■ OBJECTIF DE L'EXERCICE
Prolongez le texte sur le mode de sélection des salariés portés interrogés dans l'enquête, en reprenant juste après sa dernière phrase.

**** TEXTE PRÉSENTÉ ****

D’autres portés (environ un tiers de la population d’enquête) ont été contactés grâce à des annuaires rendus publics par les entreprises de portage salarial, au sein desquels chaque consultant dispose d’une page présentant son domaine de compétences et des moyens de le contacter. Ici encore, au regard de la diversité des profils rencontrés, il semblerait que la sélection avant la publicisation des profils soit faible voire inexistante.
Enfin, les portés restants ont été sélectionnés suite à des témoignages dans des articles de presse (datant souvent d’une dizaine d’années). Si ce mode de sélection reste tributaire du choix initial fait par le journaliste, ce décalage temporel permettait d’obtenir les témoignages de travailleurs sortis du portage salarial et susceptibles de tenir un discours différent aujourd’hui.

**** DONNÉES À EXAMINER ****

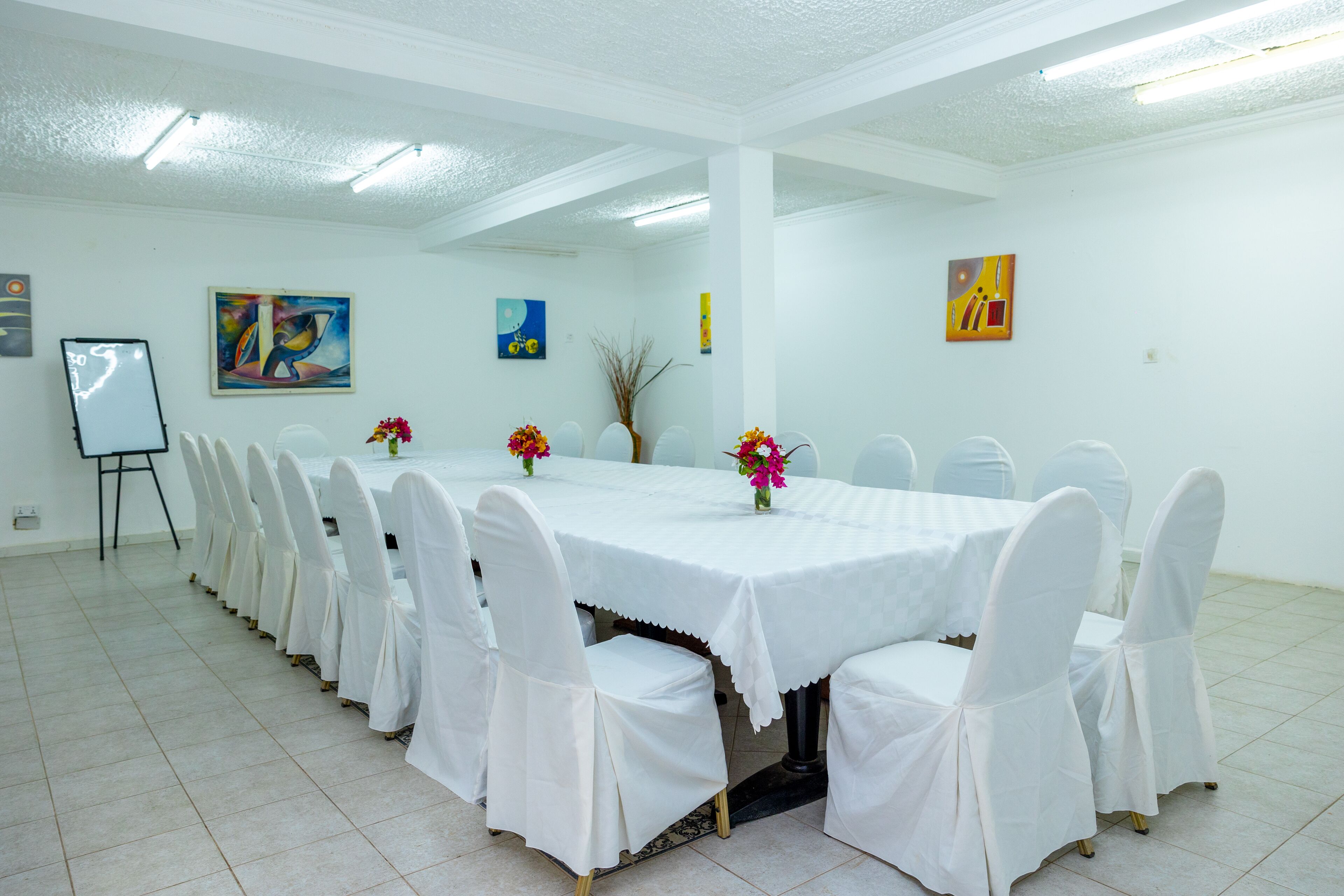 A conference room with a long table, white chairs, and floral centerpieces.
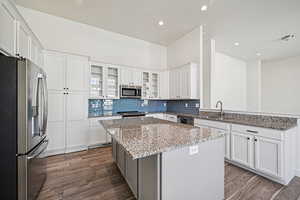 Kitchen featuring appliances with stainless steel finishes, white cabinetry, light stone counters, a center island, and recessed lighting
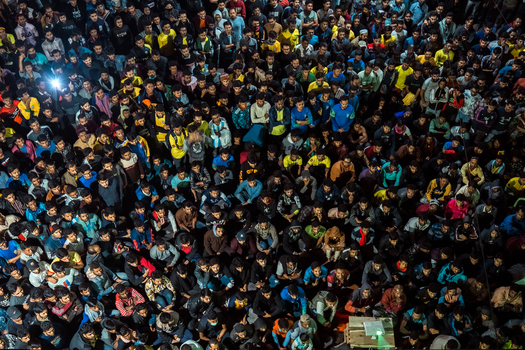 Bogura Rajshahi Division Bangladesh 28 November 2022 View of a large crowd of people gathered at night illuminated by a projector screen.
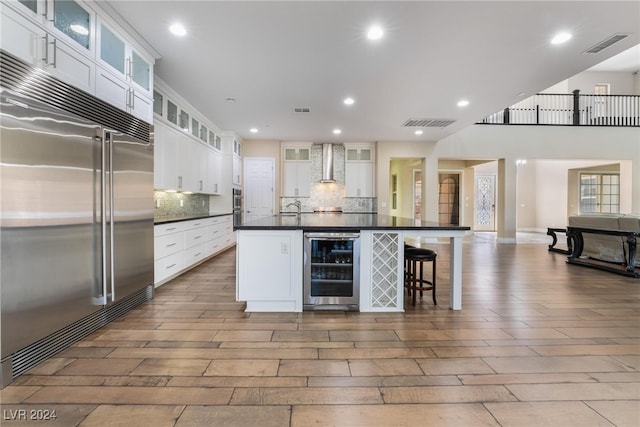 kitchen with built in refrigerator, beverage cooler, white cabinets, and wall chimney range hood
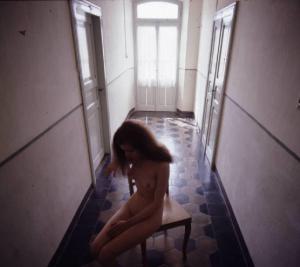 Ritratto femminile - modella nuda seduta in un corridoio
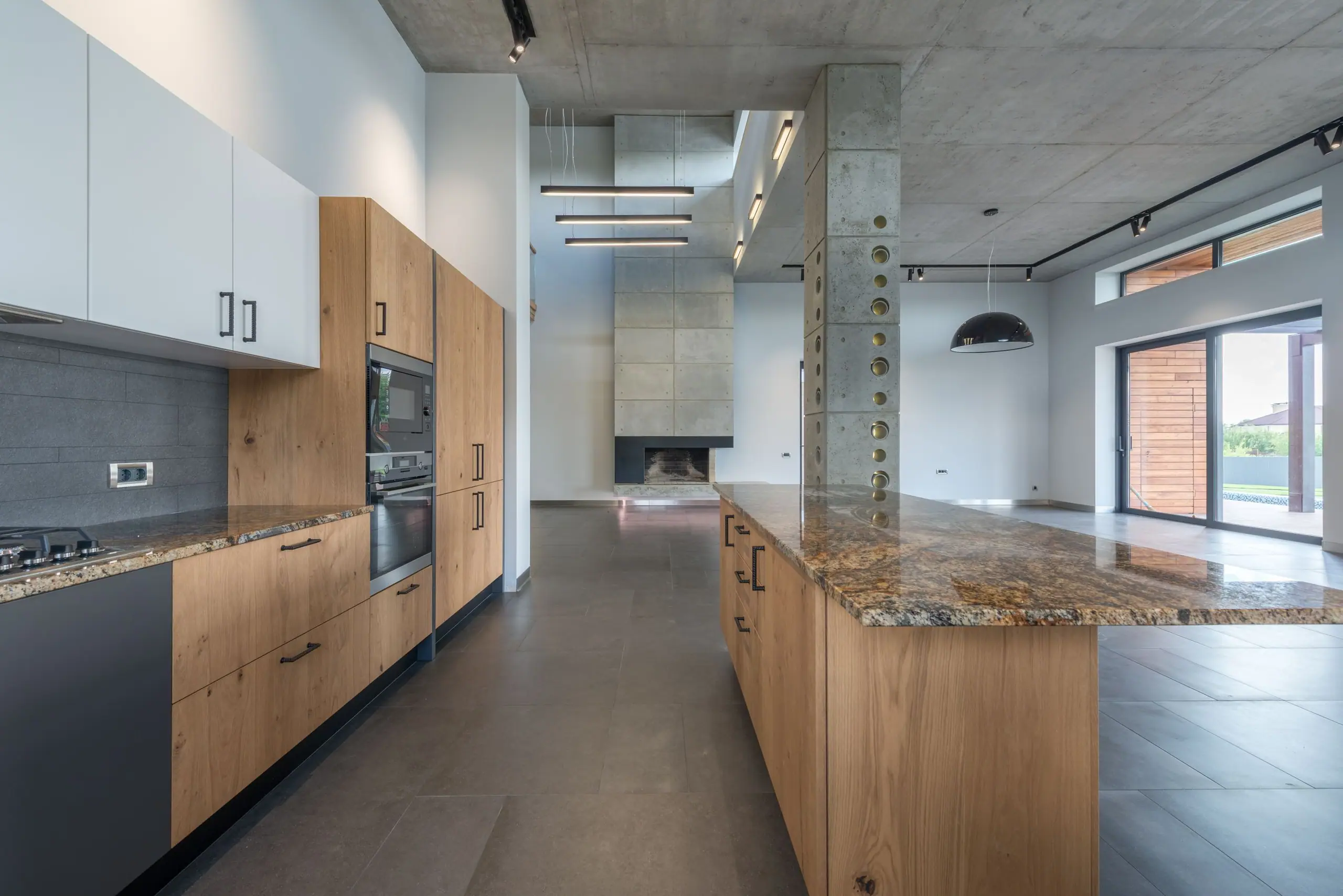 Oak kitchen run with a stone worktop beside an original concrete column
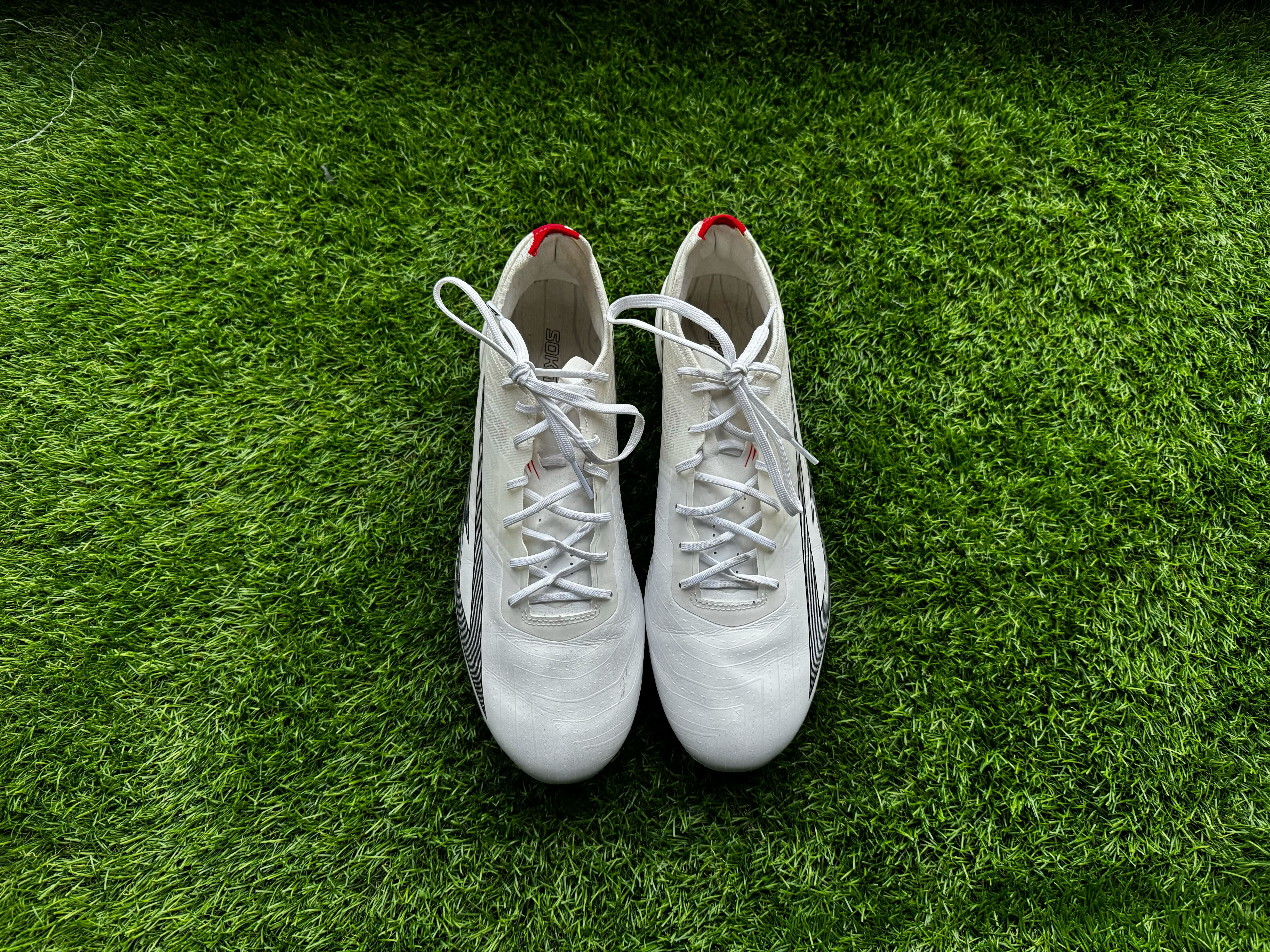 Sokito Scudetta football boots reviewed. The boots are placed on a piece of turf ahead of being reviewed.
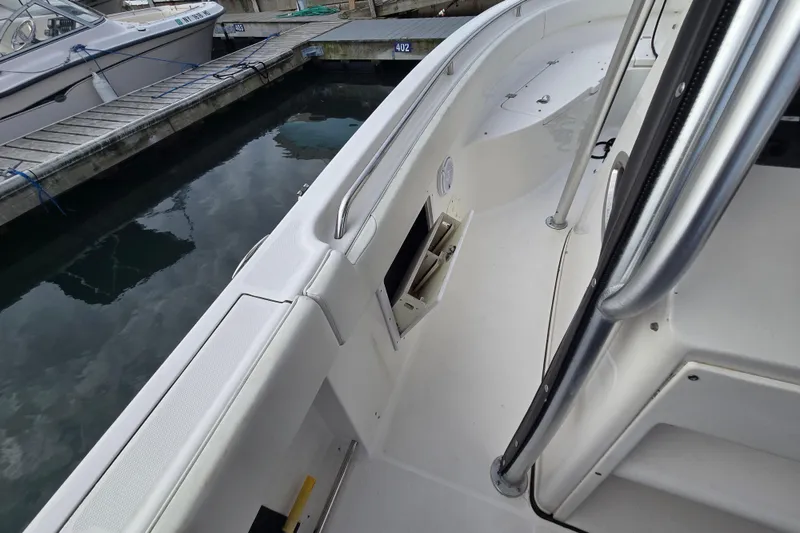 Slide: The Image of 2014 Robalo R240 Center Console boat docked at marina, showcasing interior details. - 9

****

■ RÉSULTAT CI-DESSOUS
107Il convient de préciser qu’en aucun cas les portés rencontrés n’ont été suggérés ou indiqués par les entreprises de portage, et que les seuls critères à avoir présidé à la sélection de la population d’enquête, outre la réponse positive, ont été l’ancienneté en portage salarial et le souci d’une population d’enquête exerçant dans une pluralité de secteurs différents et me paraissant illustrer la diversité de la population que l’on rencontre lorsque l’on s’intéresse au portage salarial. S’il n’existe pas de données statistiques fiables sur la composition de la population du secteur, la diversité des cas rencontrés dans cette enquête permet donc d’appréhender l’hétérogénéité des personnes travaillant sous ce statut.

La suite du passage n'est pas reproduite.